begin SUPPLIED TEXT

A soaring native kea takes in the picturesque views.
A soaring native kea takes in the picturesque views. Graeme Wilson

Fall guy finds his feet on NZ's glorious Kepler Track

I WAS almost 1500m high on my first ever multi-day hike and I had a serious wind problem.

And not the sort I'd overheard others experiencing in our bunk room the night before.

A 100km gust had just swept me off my feet and crashed me to the rocky ground on the most elevated section of New Zealand's Kepler Track.

It felt like I'd been hit by one of my host country's world-famous All Blacks rugby gladiators.

As I gazed up from the razorback ridge at the stormy skies above, life had looked better, and I had the moment of reflection I knew would come on my inaugural venture into the world of serious hiking.

My body and pride were equally bruised and when faced with such adversity we have two choices - retreat to safety or embrace the challenge.

I took a deep breath and chose the latter, and I'm so glad I did.

Completing the 60km four-day/three-night Kepler walk was quite likely the greatest physical achievement of my life.

The breathtaking beauty along the four-day Kepler Track walk will leave you wanting more.

end SUPPLIED TEXT
begin SUPPLIED INFORMATION

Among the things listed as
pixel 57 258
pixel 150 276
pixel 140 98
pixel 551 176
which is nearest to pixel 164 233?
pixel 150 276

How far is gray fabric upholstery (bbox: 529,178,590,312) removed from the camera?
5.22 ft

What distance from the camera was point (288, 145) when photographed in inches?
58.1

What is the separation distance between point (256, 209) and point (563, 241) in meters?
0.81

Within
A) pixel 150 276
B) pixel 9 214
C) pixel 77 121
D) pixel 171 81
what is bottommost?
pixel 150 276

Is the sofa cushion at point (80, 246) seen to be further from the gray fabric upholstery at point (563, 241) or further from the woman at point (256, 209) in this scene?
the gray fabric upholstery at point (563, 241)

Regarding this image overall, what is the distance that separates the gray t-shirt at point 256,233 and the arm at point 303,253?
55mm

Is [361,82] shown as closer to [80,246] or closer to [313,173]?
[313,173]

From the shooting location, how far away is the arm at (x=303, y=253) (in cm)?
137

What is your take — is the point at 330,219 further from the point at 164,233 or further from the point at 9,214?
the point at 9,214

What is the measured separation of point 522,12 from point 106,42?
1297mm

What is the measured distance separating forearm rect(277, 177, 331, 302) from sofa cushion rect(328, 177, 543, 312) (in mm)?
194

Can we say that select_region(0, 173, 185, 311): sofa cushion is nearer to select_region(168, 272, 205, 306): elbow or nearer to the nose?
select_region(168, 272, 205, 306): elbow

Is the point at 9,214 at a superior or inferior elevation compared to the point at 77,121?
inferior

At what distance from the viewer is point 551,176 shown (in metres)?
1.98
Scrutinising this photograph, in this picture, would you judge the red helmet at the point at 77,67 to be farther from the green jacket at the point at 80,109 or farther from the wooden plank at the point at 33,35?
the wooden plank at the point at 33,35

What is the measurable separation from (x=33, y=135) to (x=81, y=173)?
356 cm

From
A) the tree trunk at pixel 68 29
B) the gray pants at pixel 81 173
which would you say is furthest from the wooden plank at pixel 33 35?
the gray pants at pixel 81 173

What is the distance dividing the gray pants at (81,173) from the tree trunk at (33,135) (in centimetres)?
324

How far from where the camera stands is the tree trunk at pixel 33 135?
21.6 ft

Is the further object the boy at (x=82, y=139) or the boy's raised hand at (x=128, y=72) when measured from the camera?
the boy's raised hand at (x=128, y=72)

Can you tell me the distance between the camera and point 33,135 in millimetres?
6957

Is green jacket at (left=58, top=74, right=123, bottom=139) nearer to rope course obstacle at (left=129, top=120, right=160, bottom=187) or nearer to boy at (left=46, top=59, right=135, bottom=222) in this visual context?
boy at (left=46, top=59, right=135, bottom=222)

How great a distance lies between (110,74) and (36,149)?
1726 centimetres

end SUPPLIED INFORMATION

### REQUIRED WORK:
A - In the Kepler Track article, how long is the walk, and how many days and nights does it take?
B - Write the next few paragraphs of the Kepler Track hiking article, picking up after its final sentence.

### TASK-BY-TASK RESULTS:
A - It is 60km and takes four days and three nights.

B -
The breathtaking beauty along the four-day Kepler Track walk will leave you wanting more. Graeme Wilson

I'd trained reasonably consistently in the lead-up to the Kepler with regular half-day hikes and twice-weekly 50km bike rides, but the lycra and lattes didn't really prepare my legs for the challenge of transporting both me and my 15kg pack up and into the clouds.

As the only novice among our walking group of seven, there had been pre-departure talk of my potential to be "the weakest link" and I believe it was a mixture of pride and fear of failure that helped propel me forward when the going got tough.

It also helped that the amazing scenery along the way quickly has your mind turning away from thoughts of the enduring physical battle, and instead you're energised by the colours and smells of the lush South Island native forest.

At times the forest floor resembles a plush carpet where it seems every shade of green is utilised by the mosses, ferns and lichens inter-woven with other colourful plant life.

And when it's not the flora taking away whatever breath is left in your lungs, it's the dainty little waterfalls cascading off the rugged hillsides and tumbling gracefully into space.

Some say that "blue and green should never be seen", but along the trail a variety of azure trickling streams blend perfectly with the myrtle-coloured beech forest growth.

While I'm rolling out the quotes, I'll also highlight that "pain is temporary", but the special sights experienced along this four-day walk will live in the mind forever.

Living the dream...author Graeme Wilson.
Living the dream...author Graeme Wilson.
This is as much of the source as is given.